The Series 2008A bonds will benefit from a rating upgrade for the authority from Standard & Poor's.
WASA also expects to bring $44 million of Series B variable-rate bonds in the near future as part of a plan to refund all of its outstanding ARS. The Series 2008A bonds will refund Series 2004 subordinate-lien bonds and a portion of the authority's Series 2007B outstanding subordinated-lien taxable auction-rate debt. The Series 2008B bonds will refund the remainder of its Series 2007B auction-rate debt as variable-rate demand bonds or commercial paper.
Senior book-runner on the deal is Bear, Stearns & Co., and co-manager is Citi.
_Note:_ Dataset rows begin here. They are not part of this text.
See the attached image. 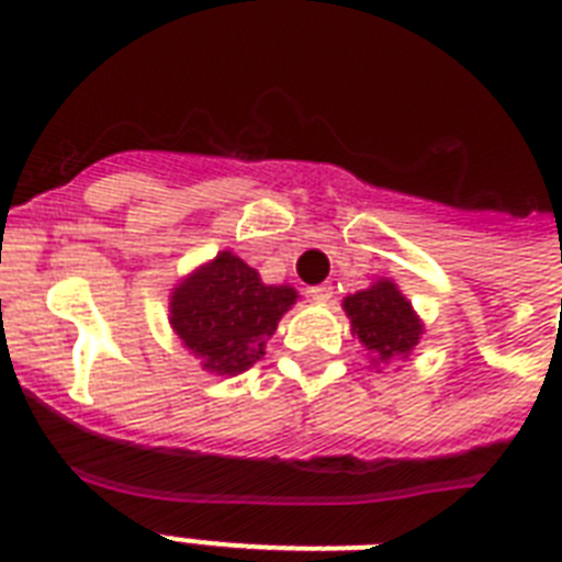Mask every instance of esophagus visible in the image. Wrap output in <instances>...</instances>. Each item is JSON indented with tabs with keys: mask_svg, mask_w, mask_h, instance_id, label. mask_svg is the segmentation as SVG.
Wrapping results in <instances>:
<instances>
[{
	"mask_svg": "<svg viewBox=\"0 0 562 562\" xmlns=\"http://www.w3.org/2000/svg\"><path fill=\"white\" fill-rule=\"evenodd\" d=\"M308 297L317 300V303H326V300H333V285H329V282L312 285V289H308Z\"/></svg>",
	"mask_w": 562,
	"mask_h": 562,
	"instance_id": "obj_1",
	"label": "esophagus"
}]
</instances>
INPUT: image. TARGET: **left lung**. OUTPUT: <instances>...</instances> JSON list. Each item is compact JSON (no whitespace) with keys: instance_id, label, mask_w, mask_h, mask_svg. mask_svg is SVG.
Returning <instances> with one entry per match:
<instances>
[{"instance_id":"left-lung-1","label":"left lung","mask_w":562,"mask_h":562,"mask_svg":"<svg viewBox=\"0 0 562 562\" xmlns=\"http://www.w3.org/2000/svg\"><path fill=\"white\" fill-rule=\"evenodd\" d=\"M341 306L373 368L408 359L426 333V324L393 280H375L368 289L347 294Z\"/></svg>"}]
</instances>
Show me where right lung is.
<instances>
[{"label":"right lung","instance_id":"obj_1","mask_svg":"<svg viewBox=\"0 0 562 562\" xmlns=\"http://www.w3.org/2000/svg\"><path fill=\"white\" fill-rule=\"evenodd\" d=\"M294 303L291 285H265L256 268L221 250L171 289L169 324L206 373L238 375L262 359Z\"/></svg>","mask_w":562,"mask_h":562}]
</instances>
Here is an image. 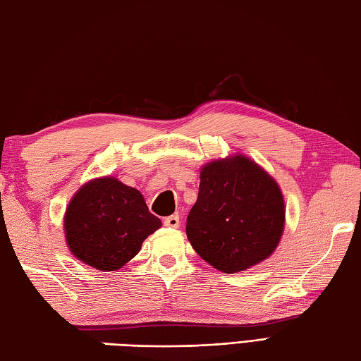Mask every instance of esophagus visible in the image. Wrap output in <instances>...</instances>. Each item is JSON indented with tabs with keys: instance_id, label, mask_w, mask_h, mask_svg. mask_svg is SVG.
I'll use <instances>...</instances> for the list:
<instances>
[{
	"instance_id": "esophagus-1",
	"label": "esophagus",
	"mask_w": 361,
	"mask_h": 361,
	"mask_svg": "<svg viewBox=\"0 0 361 361\" xmlns=\"http://www.w3.org/2000/svg\"><path fill=\"white\" fill-rule=\"evenodd\" d=\"M164 225L169 228H178L180 226V217L178 216H169L164 219Z\"/></svg>"
}]
</instances>
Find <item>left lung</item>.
Wrapping results in <instances>:
<instances>
[{
    "label": "left lung",
    "mask_w": 361,
    "mask_h": 361,
    "mask_svg": "<svg viewBox=\"0 0 361 361\" xmlns=\"http://www.w3.org/2000/svg\"><path fill=\"white\" fill-rule=\"evenodd\" d=\"M283 224L278 183L255 161L237 153L202 167L186 234L197 255L214 268L237 273L260 264L278 247Z\"/></svg>",
    "instance_id": "1"
}]
</instances>
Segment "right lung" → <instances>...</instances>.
Wrapping results in <instances>:
<instances>
[{"label":"right lung","mask_w":361,"mask_h":361,"mask_svg":"<svg viewBox=\"0 0 361 361\" xmlns=\"http://www.w3.org/2000/svg\"><path fill=\"white\" fill-rule=\"evenodd\" d=\"M161 226L140 190L114 176L83 185L68 204L63 228L66 245L83 264L101 271L124 267Z\"/></svg>","instance_id":"obj_1"}]
</instances>
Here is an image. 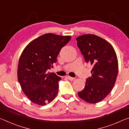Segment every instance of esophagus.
Returning a JSON list of instances; mask_svg holds the SVG:
<instances>
[{"mask_svg": "<svg viewBox=\"0 0 129 129\" xmlns=\"http://www.w3.org/2000/svg\"><path fill=\"white\" fill-rule=\"evenodd\" d=\"M67 78H68V79L69 80H71V81H73V80H75V78H74V77H70V76H67Z\"/></svg>", "mask_w": 129, "mask_h": 129, "instance_id": "esophagus-1", "label": "esophagus"}]
</instances>
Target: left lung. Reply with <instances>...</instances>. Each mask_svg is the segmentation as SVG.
Listing matches in <instances>:
<instances>
[{
  "label": "left lung",
  "instance_id": "8db88e82",
  "mask_svg": "<svg viewBox=\"0 0 129 129\" xmlns=\"http://www.w3.org/2000/svg\"><path fill=\"white\" fill-rule=\"evenodd\" d=\"M76 41L85 61L93 65L91 76L87 78L84 89L78 95L88 103H98L110 93L116 81L118 72L116 53L110 43L95 35H84Z\"/></svg>",
  "mask_w": 129,
  "mask_h": 129
}]
</instances>
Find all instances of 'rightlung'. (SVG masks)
Segmentation results:
<instances>
[{"mask_svg":"<svg viewBox=\"0 0 129 129\" xmlns=\"http://www.w3.org/2000/svg\"><path fill=\"white\" fill-rule=\"evenodd\" d=\"M71 39V36L45 34L30 42L21 54L17 78L23 92L34 104L45 105L56 97L61 78L47 70L53 68L60 50Z\"/></svg>","mask_w":129,"mask_h":129,"instance_id":"1","label":"right lung"}]
</instances>
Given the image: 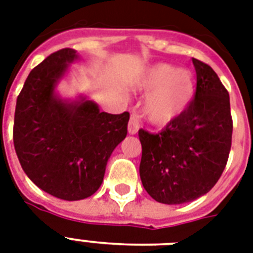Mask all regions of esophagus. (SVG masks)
<instances>
[{
	"label": "esophagus",
	"instance_id": "1",
	"mask_svg": "<svg viewBox=\"0 0 253 253\" xmlns=\"http://www.w3.org/2000/svg\"><path fill=\"white\" fill-rule=\"evenodd\" d=\"M140 127V117L138 113H132L130 117V122H128V132L130 134H136Z\"/></svg>",
	"mask_w": 253,
	"mask_h": 253
}]
</instances>
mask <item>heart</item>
Returning <instances> with one entry per match:
<instances>
[{"label": "heart", "instance_id": "1", "mask_svg": "<svg viewBox=\"0 0 253 253\" xmlns=\"http://www.w3.org/2000/svg\"><path fill=\"white\" fill-rule=\"evenodd\" d=\"M142 85L155 90L147 101L146 111L155 123H167L188 107L196 85L190 72L168 64H158L148 69Z\"/></svg>", "mask_w": 253, "mask_h": 253}]
</instances>
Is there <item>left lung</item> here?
I'll list each match as a JSON object with an SVG mask.
<instances>
[{
    "label": "left lung",
    "mask_w": 253,
    "mask_h": 253,
    "mask_svg": "<svg viewBox=\"0 0 253 253\" xmlns=\"http://www.w3.org/2000/svg\"><path fill=\"white\" fill-rule=\"evenodd\" d=\"M194 98L160 132L139 130V173L147 193L166 205L204 196L222 176L232 140L230 95L210 65L193 59Z\"/></svg>",
    "instance_id": "left-lung-1"
}]
</instances>
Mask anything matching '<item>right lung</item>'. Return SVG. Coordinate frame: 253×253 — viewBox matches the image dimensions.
Masks as SVG:
<instances>
[{
    "label": "right lung",
    "instance_id": "add662e5",
    "mask_svg": "<svg viewBox=\"0 0 253 253\" xmlns=\"http://www.w3.org/2000/svg\"><path fill=\"white\" fill-rule=\"evenodd\" d=\"M76 57L75 49H59L30 72L17 98L13 127L22 169L38 188L65 201L84 200L98 190L130 119L127 111L109 114L91 101L65 103L53 95Z\"/></svg>",
    "mask_w": 253,
    "mask_h": 253
}]
</instances>
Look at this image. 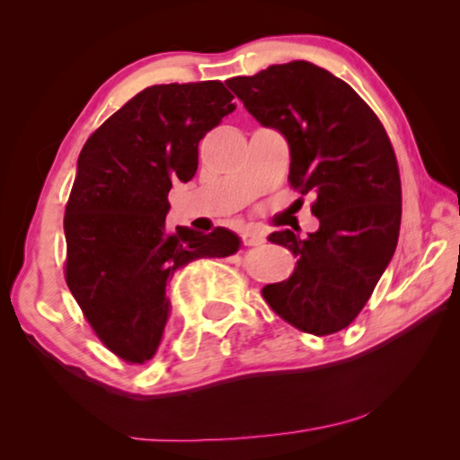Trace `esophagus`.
<instances>
[{"mask_svg":"<svg viewBox=\"0 0 460 460\" xmlns=\"http://www.w3.org/2000/svg\"><path fill=\"white\" fill-rule=\"evenodd\" d=\"M241 241H243V245H261L266 243V235L260 231H243L241 233Z\"/></svg>","mask_w":460,"mask_h":460,"instance_id":"1","label":"esophagus"}]
</instances>
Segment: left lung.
<instances>
[{"label": "left lung", "instance_id": "8db88e82", "mask_svg": "<svg viewBox=\"0 0 460 460\" xmlns=\"http://www.w3.org/2000/svg\"><path fill=\"white\" fill-rule=\"evenodd\" d=\"M263 128L290 147L288 181L313 192L321 227L268 237L298 258L294 274L261 294L296 329L332 334L367 305L398 245L402 184L392 142L369 105L324 68L306 60L271 65L227 81Z\"/></svg>", "mask_w": 460, "mask_h": 460}]
</instances>
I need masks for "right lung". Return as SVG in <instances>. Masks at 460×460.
Returning a JSON list of instances; mask_svg holds the SVG:
<instances>
[{
  "label": "right lung",
  "instance_id": "add662e5",
  "mask_svg": "<svg viewBox=\"0 0 460 460\" xmlns=\"http://www.w3.org/2000/svg\"><path fill=\"white\" fill-rule=\"evenodd\" d=\"M219 81L154 84L115 111L76 162L65 211L66 284L103 345L146 363L170 316L174 271L200 258H227L235 233L166 229L172 182L199 168V142L235 105Z\"/></svg>",
  "mask_w": 460,
  "mask_h": 460
}]
</instances>
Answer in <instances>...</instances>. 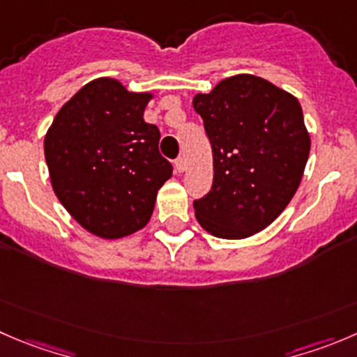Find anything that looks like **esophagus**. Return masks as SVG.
<instances>
[{
  "instance_id": "esophagus-1",
  "label": "esophagus",
  "mask_w": 357,
  "mask_h": 357,
  "mask_svg": "<svg viewBox=\"0 0 357 357\" xmlns=\"http://www.w3.org/2000/svg\"><path fill=\"white\" fill-rule=\"evenodd\" d=\"M174 167H176V171H178V172H185L186 171V160H185V158H183V157L176 158Z\"/></svg>"
}]
</instances>
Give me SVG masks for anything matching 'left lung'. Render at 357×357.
Here are the masks:
<instances>
[{"instance_id":"left-lung-1","label":"left lung","mask_w":357,"mask_h":357,"mask_svg":"<svg viewBox=\"0 0 357 357\" xmlns=\"http://www.w3.org/2000/svg\"><path fill=\"white\" fill-rule=\"evenodd\" d=\"M213 148V186L193 202L207 234L248 238L266 228L302 183L310 134L298 99L255 75L193 96Z\"/></svg>"}]
</instances>
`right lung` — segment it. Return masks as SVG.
I'll return each instance as SVG.
<instances>
[{
    "label": "right lung",
    "instance_id": "right-lung-1",
    "mask_svg": "<svg viewBox=\"0 0 357 357\" xmlns=\"http://www.w3.org/2000/svg\"><path fill=\"white\" fill-rule=\"evenodd\" d=\"M151 92H130L102 76L83 85L45 134L54 193L76 223L101 238L146 227L172 167L158 151L160 132L144 122Z\"/></svg>",
    "mask_w": 357,
    "mask_h": 357
}]
</instances>
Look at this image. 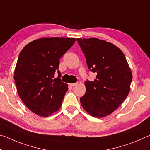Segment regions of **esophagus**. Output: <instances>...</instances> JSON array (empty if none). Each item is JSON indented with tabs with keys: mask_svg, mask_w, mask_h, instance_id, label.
Wrapping results in <instances>:
<instances>
[{
	"mask_svg": "<svg viewBox=\"0 0 150 150\" xmlns=\"http://www.w3.org/2000/svg\"><path fill=\"white\" fill-rule=\"evenodd\" d=\"M77 85V83H71V84H69V86L71 87H75V86H76Z\"/></svg>",
	"mask_w": 150,
	"mask_h": 150,
	"instance_id": "obj_1",
	"label": "esophagus"
}]
</instances>
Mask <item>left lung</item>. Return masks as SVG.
<instances>
[{"label": "left lung", "instance_id": "obj_1", "mask_svg": "<svg viewBox=\"0 0 150 150\" xmlns=\"http://www.w3.org/2000/svg\"><path fill=\"white\" fill-rule=\"evenodd\" d=\"M88 69L96 73L94 81L85 82L81 106L93 117L103 118L117 109L127 97L132 79L123 52L110 42L95 38H77Z\"/></svg>", "mask_w": 150, "mask_h": 150}]
</instances>
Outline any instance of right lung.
Instances as JSON below:
<instances>
[{
  "mask_svg": "<svg viewBox=\"0 0 150 150\" xmlns=\"http://www.w3.org/2000/svg\"><path fill=\"white\" fill-rule=\"evenodd\" d=\"M75 42L74 38H43L20 52L14 81L20 98L36 115L47 117L61 107L68 85L61 81L59 59ZM56 70L58 77L54 79Z\"/></svg>",
  "mask_w": 150,
  "mask_h": 150,
  "instance_id": "add662e5",
  "label": "right lung"
}]
</instances>
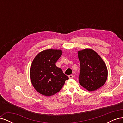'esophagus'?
Listing matches in <instances>:
<instances>
[{
  "mask_svg": "<svg viewBox=\"0 0 123 123\" xmlns=\"http://www.w3.org/2000/svg\"><path fill=\"white\" fill-rule=\"evenodd\" d=\"M69 79H72V78L73 77V75H70L68 76Z\"/></svg>",
  "mask_w": 123,
  "mask_h": 123,
  "instance_id": "obj_1",
  "label": "esophagus"
}]
</instances>
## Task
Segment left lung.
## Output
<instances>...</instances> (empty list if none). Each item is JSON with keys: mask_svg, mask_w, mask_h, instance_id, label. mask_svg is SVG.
<instances>
[{"mask_svg": "<svg viewBox=\"0 0 123 123\" xmlns=\"http://www.w3.org/2000/svg\"><path fill=\"white\" fill-rule=\"evenodd\" d=\"M78 56L80 65V85L89 91L102 87L108 76L107 67L102 58L91 49L79 51Z\"/></svg>", "mask_w": 123, "mask_h": 123, "instance_id": "8db88e82", "label": "left lung"}]
</instances>
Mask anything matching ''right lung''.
Returning a JSON list of instances; mask_svg holds the SVG:
<instances>
[{
  "label": "right lung",
  "instance_id": "right-lung-1",
  "mask_svg": "<svg viewBox=\"0 0 123 123\" xmlns=\"http://www.w3.org/2000/svg\"><path fill=\"white\" fill-rule=\"evenodd\" d=\"M61 50L48 49L37 55L30 71L31 83L41 94L50 96L61 90L69 77L55 63L61 56Z\"/></svg>",
  "mask_w": 123,
  "mask_h": 123
}]
</instances>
Public Financial Management Inc. and P.G. Corbin & Co. are co-financial advisers. Squire, Sanders & Dempsey LLP and Leftwich & Ludaway LLC are co-bond counsel.
While none of WASA's auctions have failed, chief financial officer Olu Adebo said the agency was not "taking any chances." He said the interest rates peaked at 15% at one weekly auction.
"Since then, it's come down to the 5% average," Adebo said. "The reason we're getting out of it is just because of the volatility of the market. That's not to say we're giving up on the variable-rate market; we're just getting out of the auction-rate market."
Adebo said the authority is considering bond insurance for the deal.
"We're basically going to do the math before closing to see if it's worth getting the insurance," he said. "We're poised to insure them if we get a better a rate."
Adebo said the $44 million of Series B bonds will be backed by a letter of credit from Dexia Bank.
He said WASA is not worried that JPMorgan Chase & Co.'s recent purchase of Bear will have any negative affect on the deal.
"Certainly that is something that we're currently monitoring, but at this point, we believe that we should be fine, considering we're wrapping up the deal Tuesday," Adebo said. "The key point is that we have Citi ... they have been intimately involved in the whole process."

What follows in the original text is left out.